Single by Peso Pluma and Jasiel Nuñez

from the album Génesis
- Language: Spanish
- Released: 20 April 2023
- Genre: Regional Mexican; corridos tumbados;
- Length: 3:24
- Label: Double P; Prajin Parlay;
- Songwriter: Jasiel Nuñez
- Producers: Nuñez; Peso Pluma; George Prajin; Ernesto Fernandez; Roberto "Tito" Laija; Jesús Iván Leal;

Peso Pluma singles chronology
| "El Tsurito" (2023) | "Rosa Pastel" (2023) | "77" (2023) |

Jasiel Nuñez singles chronology
| "Vibras" (2023) | "Rosa Pastel" (2023) | "Epa" (2023) |

Music video
- "Rosa Pastel" on YouTube

= Rosa Pastel (Peso Pluma and Jasiel Nuñez song) =

"Rosa Pastel" is a song performed by Mexican corridos singer and rapper Peso Pluma and Mexican singer Jasiel Nuñez. It was released on 20 April 2023, as the lead single for Peso Pluma's album Génesis. The song was written and produced by Jasiel Nuñez; it was also produced by Peso Pluma, George Prajin, Ernesto Fernandez, Roberto "Tito" Laija, and Jesús Iván Leal.

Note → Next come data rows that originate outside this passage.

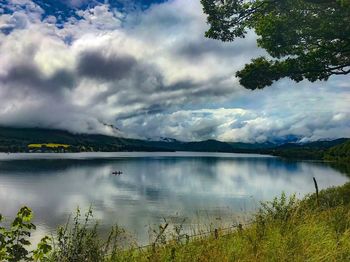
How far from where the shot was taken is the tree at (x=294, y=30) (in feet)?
55.6

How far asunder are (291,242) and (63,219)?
53.0m

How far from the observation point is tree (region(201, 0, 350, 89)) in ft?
55.6

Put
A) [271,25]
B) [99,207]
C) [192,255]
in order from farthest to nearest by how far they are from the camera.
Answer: [99,207] < [271,25] < [192,255]

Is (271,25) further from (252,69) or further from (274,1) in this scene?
(252,69)

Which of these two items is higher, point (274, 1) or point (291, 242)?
point (274, 1)

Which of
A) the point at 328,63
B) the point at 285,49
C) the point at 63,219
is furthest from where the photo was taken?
the point at 63,219

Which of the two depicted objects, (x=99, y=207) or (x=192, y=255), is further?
(x=99, y=207)

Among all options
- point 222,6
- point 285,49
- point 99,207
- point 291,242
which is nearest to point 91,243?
point 291,242

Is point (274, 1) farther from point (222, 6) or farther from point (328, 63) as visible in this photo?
point (328, 63)

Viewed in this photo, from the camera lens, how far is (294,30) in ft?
59.7

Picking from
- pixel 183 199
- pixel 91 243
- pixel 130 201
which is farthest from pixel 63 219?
pixel 91 243

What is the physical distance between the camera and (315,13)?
18047 millimetres

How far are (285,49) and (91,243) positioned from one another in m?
14.5

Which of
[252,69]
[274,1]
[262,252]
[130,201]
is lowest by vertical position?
[130,201]
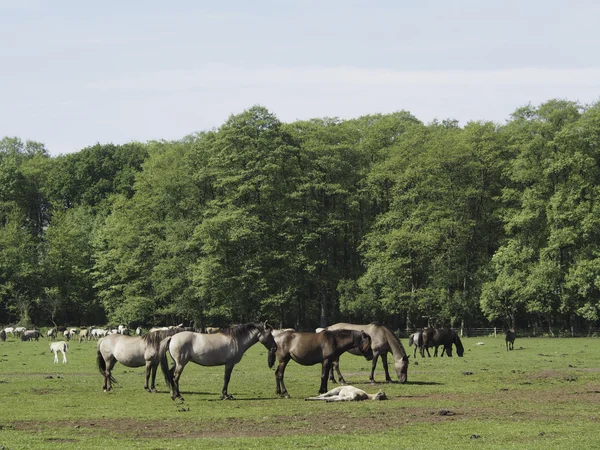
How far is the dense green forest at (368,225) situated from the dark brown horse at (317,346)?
4569 centimetres

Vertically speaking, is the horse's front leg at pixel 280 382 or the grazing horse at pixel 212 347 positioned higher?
the grazing horse at pixel 212 347

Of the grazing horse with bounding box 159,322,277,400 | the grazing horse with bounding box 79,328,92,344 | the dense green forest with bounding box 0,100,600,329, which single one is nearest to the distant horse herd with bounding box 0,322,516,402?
the grazing horse with bounding box 159,322,277,400

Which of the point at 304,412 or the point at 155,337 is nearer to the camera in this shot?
the point at 304,412

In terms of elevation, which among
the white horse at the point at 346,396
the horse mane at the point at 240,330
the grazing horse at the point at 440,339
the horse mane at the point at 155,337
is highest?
the horse mane at the point at 240,330

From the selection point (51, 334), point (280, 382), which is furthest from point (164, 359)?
point (51, 334)

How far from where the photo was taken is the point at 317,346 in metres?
27.9

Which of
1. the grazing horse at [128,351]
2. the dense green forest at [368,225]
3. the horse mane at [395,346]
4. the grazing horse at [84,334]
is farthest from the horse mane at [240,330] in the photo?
the grazing horse at [84,334]

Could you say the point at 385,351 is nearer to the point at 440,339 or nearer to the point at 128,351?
the point at 128,351

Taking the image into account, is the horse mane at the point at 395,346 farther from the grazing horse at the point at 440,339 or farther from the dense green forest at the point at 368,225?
the dense green forest at the point at 368,225

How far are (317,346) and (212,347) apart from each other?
340cm

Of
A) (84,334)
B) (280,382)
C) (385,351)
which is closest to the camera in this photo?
(280,382)

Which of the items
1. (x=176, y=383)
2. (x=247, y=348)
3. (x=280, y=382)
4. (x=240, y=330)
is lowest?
(x=280, y=382)

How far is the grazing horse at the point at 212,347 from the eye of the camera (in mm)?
26484

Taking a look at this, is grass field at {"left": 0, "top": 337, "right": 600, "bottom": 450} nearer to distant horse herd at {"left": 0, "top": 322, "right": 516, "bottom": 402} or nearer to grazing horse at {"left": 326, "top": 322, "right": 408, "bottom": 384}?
grazing horse at {"left": 326, "top": 322, "right": 408, "bottom": 384}
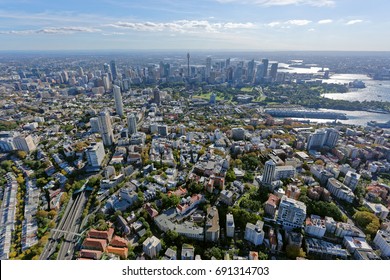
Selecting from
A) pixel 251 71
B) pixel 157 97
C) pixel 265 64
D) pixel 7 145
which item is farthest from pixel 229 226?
pixel 265 64

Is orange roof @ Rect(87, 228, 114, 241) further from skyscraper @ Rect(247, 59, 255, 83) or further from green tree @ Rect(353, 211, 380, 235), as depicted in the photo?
skyscraper @ Rect(247, 59, 255, 83)

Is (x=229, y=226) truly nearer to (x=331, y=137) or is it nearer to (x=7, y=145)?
(x=331, y=137)

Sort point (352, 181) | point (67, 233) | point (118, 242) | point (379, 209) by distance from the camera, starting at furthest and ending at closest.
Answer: point (352, 181)
point (379, 209)
point (67, 233)
point (118, 242)

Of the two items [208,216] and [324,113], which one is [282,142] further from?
[324,113]

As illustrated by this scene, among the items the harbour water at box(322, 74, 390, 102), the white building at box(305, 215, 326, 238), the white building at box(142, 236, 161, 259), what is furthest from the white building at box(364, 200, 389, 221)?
the harbour water at box(322, 74, 390, 102)

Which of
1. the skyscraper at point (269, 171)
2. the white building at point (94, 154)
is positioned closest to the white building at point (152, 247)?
the skyscraper at point (269, 171)
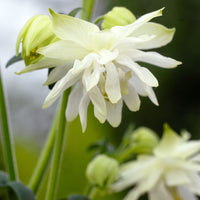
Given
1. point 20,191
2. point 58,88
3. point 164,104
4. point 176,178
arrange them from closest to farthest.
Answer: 1. point 58,88
2. point 20,191
3. point 176,178
4. point 164,104

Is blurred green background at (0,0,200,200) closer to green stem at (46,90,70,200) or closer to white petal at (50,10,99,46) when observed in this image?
green stem at (46,90,70,200)

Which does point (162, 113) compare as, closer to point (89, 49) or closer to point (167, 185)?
point (167, 185)

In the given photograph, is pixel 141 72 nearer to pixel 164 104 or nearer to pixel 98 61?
pixel 98 61

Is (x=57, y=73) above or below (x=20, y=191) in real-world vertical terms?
above

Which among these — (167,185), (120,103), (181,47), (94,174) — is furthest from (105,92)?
Result: (181,47)

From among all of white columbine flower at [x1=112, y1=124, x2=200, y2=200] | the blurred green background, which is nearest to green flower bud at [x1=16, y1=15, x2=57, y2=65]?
white columbine flower at [x1=112, y1=124, x2=200, y2=200]

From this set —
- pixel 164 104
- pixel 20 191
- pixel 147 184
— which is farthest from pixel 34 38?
pixel 164 104

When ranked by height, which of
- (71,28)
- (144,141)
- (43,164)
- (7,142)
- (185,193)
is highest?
(71,28)
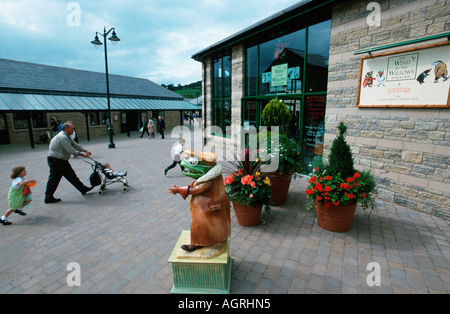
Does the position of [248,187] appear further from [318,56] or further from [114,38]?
[114,38]

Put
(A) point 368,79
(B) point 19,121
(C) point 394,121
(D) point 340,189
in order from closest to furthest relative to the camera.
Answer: (D) point 340,189, (C) point 394,121, (A) point 368,79, (B) point 19,121

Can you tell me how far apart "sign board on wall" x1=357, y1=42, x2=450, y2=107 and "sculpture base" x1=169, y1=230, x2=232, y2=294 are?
5.03 meters

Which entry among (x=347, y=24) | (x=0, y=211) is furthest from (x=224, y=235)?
(x=347, y=24)

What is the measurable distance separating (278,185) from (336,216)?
1.47m

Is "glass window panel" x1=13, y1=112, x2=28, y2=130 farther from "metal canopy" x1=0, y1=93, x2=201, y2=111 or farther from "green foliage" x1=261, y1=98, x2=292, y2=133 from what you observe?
"green foliage" x1=261, y1=98, x2=292, y2=133

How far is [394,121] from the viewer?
5.12 metres

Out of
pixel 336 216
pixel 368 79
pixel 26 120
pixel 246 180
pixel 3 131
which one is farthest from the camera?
pixel 26 120

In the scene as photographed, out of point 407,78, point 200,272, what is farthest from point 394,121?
point 200,272

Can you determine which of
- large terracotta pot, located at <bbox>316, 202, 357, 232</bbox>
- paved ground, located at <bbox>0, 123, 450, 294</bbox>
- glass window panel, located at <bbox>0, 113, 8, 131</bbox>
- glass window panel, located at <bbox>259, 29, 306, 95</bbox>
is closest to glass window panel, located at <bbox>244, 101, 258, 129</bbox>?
glass window panel, located at <bbox>259, 29, 306, 95</bbox>

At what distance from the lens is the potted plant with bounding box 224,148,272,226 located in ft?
13.8

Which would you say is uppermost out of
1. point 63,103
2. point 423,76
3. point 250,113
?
point 63,103

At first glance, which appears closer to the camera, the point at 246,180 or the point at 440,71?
the point at 246,180

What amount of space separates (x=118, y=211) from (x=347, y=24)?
23.7 feet

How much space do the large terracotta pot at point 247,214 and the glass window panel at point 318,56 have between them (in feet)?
14.6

== Background and release ==
A week before the release of "Rosa Pastel", Peso Pluma and Eslabon Armado "made history" as their song "Ella Baila Sola" had charted on the Billboard Hot 100, reaching the top 10 and marking the first time a regional Mexican song had appeared in the region.

The release of "Rosa Pastel", along with its accompanying music video, marked the official launch of Peso Pluma's record label, Double P Records, in partnership with the Prajin Parlay label. Jasiel Nuñez, Peso Pluma's cousin Tito Laija, known as Tito Double P, and Raul Vega were the first artists signed into the label. The song is also the first release under the label.

The song would appear on Peso Pluma's album Génesis, as the first track on the album.

== Lyrics ==
The song's lyrics are about the use of drugs, life struggles, and achieving fame. In the line "En mi cabeza siempre mi papá / Saludos pal boss que está junto a Dios," Peso Pluma looks back on his dad, about his recent success. The song title "Rosa Pastel" is a reference to pink cocaine and is referenced in the following lyrics: "Como se dice: "mijo hagale pues" / Ahí va una onza de Rosa Pastel / Pa’ que sepan que ya me enloqué."

== Chart performance ==
"Rosa Pastel" debuted at number 93 on the Billboard Hot 100 and number 123 on the Billboard Global 200. It also debuted on number 19 and number 20 on Mexico Songs and Hot Latin Songs, respectively.

== Charts ==

Chart performance for "Rosa Pastel"
| Chart (2023) | Peak position |
|---|---|
| Global 200 (Billboard) | 123 |
| Mexico (Billboard) | 19 |
| US Billboard Hot 100 | 93 |
| US Hot Latin Songs (Billboard) | 20 |

==Certifications==

Certifications for "Rosa Pastel"
| Region | Certification | Certified units/sales |
| Mexico (AMPROFON) | Diamond+Platinum+Gold | 910,000^{‡} |
| United States (RIAA) | 11× Platinum (Latin) | 660,000^{‡} |
^{‡} Sales+streaming figures based on certification alone.